## Instrução
Edite os registros da linha que contém "From the photographer's" até a linha que contém "45.3 inches", inclusive, substituindo "laptop hinge" por "screen hinge" sem alterar mais nada. Apresente somente essas linhas.

## Registros fornecidos

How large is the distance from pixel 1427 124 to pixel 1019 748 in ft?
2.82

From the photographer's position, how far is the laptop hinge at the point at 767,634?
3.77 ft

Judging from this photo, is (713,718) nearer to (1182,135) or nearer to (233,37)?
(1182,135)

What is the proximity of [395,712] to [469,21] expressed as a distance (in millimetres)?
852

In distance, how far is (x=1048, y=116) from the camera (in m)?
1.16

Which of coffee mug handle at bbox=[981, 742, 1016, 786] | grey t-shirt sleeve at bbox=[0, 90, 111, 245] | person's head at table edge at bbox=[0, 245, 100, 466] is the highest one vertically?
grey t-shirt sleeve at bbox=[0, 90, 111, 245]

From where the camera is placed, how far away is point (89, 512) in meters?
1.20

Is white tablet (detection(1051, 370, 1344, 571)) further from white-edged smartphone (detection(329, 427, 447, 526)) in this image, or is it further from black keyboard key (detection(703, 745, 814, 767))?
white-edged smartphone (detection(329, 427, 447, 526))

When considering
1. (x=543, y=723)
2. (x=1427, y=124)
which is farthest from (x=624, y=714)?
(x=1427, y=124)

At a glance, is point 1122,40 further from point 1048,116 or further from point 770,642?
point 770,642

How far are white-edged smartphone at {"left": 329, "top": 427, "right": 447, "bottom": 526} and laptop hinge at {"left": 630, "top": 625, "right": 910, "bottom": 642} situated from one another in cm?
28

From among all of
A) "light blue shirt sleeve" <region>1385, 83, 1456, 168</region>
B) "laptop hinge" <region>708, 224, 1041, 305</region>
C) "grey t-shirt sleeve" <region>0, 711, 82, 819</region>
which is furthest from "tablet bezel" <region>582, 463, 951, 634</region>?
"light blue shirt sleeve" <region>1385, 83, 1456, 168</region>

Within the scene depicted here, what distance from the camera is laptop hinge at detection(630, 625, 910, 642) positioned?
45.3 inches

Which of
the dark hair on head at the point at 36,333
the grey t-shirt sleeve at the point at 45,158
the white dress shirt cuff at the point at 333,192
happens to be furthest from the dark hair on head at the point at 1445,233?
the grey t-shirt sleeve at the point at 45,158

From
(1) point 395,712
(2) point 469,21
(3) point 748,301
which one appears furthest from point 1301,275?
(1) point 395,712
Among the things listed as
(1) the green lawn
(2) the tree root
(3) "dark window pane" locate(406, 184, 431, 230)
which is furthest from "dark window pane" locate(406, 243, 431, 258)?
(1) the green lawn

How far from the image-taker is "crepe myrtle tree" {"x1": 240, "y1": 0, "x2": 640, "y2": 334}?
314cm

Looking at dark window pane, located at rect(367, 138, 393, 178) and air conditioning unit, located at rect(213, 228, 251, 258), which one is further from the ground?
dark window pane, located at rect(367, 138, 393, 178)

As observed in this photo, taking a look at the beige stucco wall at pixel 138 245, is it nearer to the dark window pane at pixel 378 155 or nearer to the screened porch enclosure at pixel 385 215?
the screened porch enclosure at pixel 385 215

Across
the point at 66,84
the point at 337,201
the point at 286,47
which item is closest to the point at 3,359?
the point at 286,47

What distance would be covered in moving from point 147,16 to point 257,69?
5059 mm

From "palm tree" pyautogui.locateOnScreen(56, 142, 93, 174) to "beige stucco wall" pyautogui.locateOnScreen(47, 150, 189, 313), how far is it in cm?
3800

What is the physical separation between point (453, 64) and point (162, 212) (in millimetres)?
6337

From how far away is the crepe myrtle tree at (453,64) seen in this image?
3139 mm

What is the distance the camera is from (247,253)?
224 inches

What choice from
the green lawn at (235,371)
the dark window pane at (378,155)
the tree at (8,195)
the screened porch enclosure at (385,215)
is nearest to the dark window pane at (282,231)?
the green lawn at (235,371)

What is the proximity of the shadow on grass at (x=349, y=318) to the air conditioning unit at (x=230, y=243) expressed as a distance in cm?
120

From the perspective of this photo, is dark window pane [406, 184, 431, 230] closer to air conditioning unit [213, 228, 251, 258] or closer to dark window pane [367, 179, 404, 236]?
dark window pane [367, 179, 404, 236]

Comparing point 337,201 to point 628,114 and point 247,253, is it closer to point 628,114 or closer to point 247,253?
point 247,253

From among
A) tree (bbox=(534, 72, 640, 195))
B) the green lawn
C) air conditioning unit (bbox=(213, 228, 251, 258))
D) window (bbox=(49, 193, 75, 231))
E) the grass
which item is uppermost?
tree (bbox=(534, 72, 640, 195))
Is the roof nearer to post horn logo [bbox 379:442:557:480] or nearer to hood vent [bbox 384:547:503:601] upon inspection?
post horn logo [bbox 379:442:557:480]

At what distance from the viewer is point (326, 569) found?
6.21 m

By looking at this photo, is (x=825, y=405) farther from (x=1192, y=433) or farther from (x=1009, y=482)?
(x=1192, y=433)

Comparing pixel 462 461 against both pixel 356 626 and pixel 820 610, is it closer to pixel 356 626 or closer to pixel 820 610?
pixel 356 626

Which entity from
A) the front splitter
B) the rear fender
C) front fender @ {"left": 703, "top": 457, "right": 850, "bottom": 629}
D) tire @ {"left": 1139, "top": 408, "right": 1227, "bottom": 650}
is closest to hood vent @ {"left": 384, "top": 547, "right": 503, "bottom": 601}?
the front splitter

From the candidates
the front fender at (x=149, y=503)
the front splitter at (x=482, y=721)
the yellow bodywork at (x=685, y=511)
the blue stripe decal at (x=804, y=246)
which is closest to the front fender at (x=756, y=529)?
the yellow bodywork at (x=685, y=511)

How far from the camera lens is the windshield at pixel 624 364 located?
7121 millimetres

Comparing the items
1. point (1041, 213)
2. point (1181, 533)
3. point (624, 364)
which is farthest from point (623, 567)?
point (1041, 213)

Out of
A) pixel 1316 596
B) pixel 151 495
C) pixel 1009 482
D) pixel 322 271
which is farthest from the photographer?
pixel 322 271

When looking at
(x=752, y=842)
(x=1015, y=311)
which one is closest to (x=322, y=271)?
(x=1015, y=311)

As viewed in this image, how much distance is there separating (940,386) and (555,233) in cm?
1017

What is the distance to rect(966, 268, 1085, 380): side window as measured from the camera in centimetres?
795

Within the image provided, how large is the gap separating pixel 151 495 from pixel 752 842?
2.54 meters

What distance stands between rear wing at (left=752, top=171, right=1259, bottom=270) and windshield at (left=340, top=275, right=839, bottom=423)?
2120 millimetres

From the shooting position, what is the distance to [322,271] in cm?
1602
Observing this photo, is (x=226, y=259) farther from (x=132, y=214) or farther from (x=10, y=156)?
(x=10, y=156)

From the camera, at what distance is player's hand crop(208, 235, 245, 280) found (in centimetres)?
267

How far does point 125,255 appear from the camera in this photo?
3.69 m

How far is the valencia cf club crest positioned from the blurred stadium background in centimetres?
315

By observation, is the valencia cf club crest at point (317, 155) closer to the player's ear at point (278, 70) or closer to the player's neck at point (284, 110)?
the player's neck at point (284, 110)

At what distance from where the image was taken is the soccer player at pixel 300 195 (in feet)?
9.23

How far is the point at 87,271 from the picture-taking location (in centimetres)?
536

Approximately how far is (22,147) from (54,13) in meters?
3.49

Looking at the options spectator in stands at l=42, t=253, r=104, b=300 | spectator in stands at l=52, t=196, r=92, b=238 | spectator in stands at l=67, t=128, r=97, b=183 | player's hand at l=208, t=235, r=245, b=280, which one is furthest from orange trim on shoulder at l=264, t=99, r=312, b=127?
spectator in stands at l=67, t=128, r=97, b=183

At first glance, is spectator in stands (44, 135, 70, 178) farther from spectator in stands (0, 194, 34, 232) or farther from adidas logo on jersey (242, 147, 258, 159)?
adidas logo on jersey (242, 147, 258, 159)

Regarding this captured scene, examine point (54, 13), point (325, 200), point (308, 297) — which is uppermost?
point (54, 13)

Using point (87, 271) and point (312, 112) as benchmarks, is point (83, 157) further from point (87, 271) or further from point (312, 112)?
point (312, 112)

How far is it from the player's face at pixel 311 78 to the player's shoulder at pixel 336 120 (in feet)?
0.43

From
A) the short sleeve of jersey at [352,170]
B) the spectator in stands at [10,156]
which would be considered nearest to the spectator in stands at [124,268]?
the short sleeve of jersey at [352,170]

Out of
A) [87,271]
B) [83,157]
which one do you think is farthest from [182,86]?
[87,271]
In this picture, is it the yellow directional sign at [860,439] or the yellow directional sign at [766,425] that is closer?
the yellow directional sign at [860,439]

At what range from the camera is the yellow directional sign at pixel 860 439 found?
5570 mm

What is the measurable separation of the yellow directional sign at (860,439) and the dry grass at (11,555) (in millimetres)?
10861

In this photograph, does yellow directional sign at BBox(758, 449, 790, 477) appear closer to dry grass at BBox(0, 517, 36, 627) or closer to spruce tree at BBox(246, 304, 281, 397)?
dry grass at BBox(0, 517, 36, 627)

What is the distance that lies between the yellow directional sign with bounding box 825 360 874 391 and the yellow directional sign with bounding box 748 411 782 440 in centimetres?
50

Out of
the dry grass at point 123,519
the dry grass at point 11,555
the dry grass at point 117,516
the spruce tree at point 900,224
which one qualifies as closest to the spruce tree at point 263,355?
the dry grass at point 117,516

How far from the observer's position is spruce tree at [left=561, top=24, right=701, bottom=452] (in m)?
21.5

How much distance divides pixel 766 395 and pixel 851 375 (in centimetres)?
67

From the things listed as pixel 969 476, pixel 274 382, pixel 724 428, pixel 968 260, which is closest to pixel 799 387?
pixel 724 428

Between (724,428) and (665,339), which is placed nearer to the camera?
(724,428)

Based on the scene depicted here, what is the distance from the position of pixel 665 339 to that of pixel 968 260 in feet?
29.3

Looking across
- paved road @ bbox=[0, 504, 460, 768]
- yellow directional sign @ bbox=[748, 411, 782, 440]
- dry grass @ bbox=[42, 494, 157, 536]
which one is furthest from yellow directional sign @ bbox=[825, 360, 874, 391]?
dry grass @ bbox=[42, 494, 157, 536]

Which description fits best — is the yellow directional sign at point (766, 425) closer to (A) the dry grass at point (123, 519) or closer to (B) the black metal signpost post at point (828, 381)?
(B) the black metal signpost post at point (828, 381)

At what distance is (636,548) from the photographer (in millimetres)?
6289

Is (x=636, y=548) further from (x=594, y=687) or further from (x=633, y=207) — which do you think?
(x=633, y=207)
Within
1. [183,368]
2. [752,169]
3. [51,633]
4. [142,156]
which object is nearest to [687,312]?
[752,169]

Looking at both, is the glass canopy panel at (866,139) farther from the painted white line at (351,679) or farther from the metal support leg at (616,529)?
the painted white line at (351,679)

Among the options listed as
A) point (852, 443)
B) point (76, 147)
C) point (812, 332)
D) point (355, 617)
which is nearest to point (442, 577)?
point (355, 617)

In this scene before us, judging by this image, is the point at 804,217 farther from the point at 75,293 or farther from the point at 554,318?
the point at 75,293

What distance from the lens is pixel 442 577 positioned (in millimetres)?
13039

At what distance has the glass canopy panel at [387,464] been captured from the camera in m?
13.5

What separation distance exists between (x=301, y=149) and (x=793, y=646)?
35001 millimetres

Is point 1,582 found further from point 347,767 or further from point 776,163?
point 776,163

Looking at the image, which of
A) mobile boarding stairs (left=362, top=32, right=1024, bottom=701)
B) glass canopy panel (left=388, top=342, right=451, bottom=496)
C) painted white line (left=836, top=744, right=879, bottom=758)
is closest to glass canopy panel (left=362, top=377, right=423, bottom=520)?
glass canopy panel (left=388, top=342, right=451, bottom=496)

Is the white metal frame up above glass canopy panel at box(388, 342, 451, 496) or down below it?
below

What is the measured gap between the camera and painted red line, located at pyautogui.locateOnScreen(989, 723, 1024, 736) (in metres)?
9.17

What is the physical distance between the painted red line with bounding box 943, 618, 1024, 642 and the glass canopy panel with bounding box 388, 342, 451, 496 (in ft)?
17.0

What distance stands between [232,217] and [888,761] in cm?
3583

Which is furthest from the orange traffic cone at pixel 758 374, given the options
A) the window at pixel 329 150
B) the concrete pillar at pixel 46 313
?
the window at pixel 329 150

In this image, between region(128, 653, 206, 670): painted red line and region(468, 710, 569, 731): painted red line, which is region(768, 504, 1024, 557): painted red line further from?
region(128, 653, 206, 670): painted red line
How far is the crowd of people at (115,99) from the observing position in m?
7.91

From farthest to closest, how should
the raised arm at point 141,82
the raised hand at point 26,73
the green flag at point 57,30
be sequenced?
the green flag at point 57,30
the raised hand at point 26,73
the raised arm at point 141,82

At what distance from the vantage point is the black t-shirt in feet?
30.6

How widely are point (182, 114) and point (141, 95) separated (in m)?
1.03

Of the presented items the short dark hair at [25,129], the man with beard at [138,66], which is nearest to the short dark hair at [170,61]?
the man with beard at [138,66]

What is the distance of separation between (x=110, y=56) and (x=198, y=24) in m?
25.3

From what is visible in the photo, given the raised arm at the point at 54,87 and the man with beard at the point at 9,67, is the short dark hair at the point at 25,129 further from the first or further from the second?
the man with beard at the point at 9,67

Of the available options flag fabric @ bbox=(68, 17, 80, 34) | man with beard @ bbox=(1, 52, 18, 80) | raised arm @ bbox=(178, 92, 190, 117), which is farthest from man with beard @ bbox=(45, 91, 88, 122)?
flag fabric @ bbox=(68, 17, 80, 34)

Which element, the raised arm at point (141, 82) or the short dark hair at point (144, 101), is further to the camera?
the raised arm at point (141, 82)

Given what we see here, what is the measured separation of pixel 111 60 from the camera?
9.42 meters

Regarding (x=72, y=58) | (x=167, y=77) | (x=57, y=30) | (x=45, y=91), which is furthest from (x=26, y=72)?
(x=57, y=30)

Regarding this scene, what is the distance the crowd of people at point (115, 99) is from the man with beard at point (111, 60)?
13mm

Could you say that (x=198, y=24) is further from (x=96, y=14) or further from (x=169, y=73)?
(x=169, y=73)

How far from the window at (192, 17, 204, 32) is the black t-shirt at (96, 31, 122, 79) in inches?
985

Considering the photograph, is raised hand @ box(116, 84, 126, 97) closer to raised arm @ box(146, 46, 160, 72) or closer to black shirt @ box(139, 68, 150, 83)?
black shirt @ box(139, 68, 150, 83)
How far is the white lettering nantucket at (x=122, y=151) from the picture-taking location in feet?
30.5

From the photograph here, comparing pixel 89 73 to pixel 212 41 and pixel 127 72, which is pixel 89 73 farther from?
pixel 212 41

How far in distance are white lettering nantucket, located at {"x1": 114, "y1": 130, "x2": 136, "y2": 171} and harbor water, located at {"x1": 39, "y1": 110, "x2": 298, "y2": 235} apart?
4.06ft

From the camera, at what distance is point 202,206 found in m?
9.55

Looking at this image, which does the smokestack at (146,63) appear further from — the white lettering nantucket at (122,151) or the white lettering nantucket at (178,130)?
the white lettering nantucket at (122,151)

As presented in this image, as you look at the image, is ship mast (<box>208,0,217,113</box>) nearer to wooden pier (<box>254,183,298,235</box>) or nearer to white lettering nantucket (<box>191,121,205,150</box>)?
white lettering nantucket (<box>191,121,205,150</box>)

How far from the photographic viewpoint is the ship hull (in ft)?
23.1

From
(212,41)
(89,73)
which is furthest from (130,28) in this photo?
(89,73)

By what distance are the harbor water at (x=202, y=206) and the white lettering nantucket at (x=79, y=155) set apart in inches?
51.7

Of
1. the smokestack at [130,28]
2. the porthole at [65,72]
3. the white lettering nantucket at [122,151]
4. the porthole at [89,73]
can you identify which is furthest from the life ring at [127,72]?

## Resultado abaixo
From the photographer's position, how far is the screen hinge at the point at 767,634?
3.77 ft

Judging from this photo, is (713,718) nearer to (1182,135) or nearer to (233,37)?
(1182,135)

What is the proximity of [395,712] to [469,21] expressed as a distance (in millimetres)?
852

In distance, how far is (x=1048, y=116) from the camera (in m)?
1.16

Which of coffee mug handle at bbox=[981, 742, 1016, 786] | grey t-shirt sleeve at bbox=[0, 90, 111, 245] | person's head at table edge at bbox=[0, 245, 100, 466] is the highest one vertically?
grey t-shirt sleeve at bbox=[0, 90, 111, 245]

From where the camera is placed, how far away is point (89, 512) in meters?
1.20

Is white tablet (detection(1051, 370, 1344, 571)) further from white-edged smartphone (detection(329, 427, 447, 526)) in this image, or is it further from black keyboard key (detection(703, 745, 814, 767))?
white-edged smartphone (detection(329, 427, 447, 526))

When considering
1. (x=543, y=723)
2. (x=1427, y=124)
which is farthest from (x=624, y=714)?
(x=1427, y=124)

At a glance, is point 1122,40 further from point 1048,116 or further from point 770,642?
point 770,642

How far are white-edged smartphone at {"left": 329, "top": 427, "right": 447, "bottom": 526} and screen hinge at {"left": 630, "top": 625, "right": 910, "bottom": 642} situated from one another in cm?
28

From among all of
A) "light blue shirt sleeve" <region>1385, 83, 1456, 168</region>
B) "screen hinge" <region>708, 224, 1041, 305</region>
C) "grey t-shirt sleeve" <region>0, 711, 82, 819</region>
which is furthest from "tablet bezel" <region>582, 463, 951, 634</region>?
"light blue shirt sleeve" <region>1385, 83, 1456, 168</region>

Within the scene depicted here, what distance from the camera is screen hinge at detection(630, 625, 910, 642) positioned?
45.3 inches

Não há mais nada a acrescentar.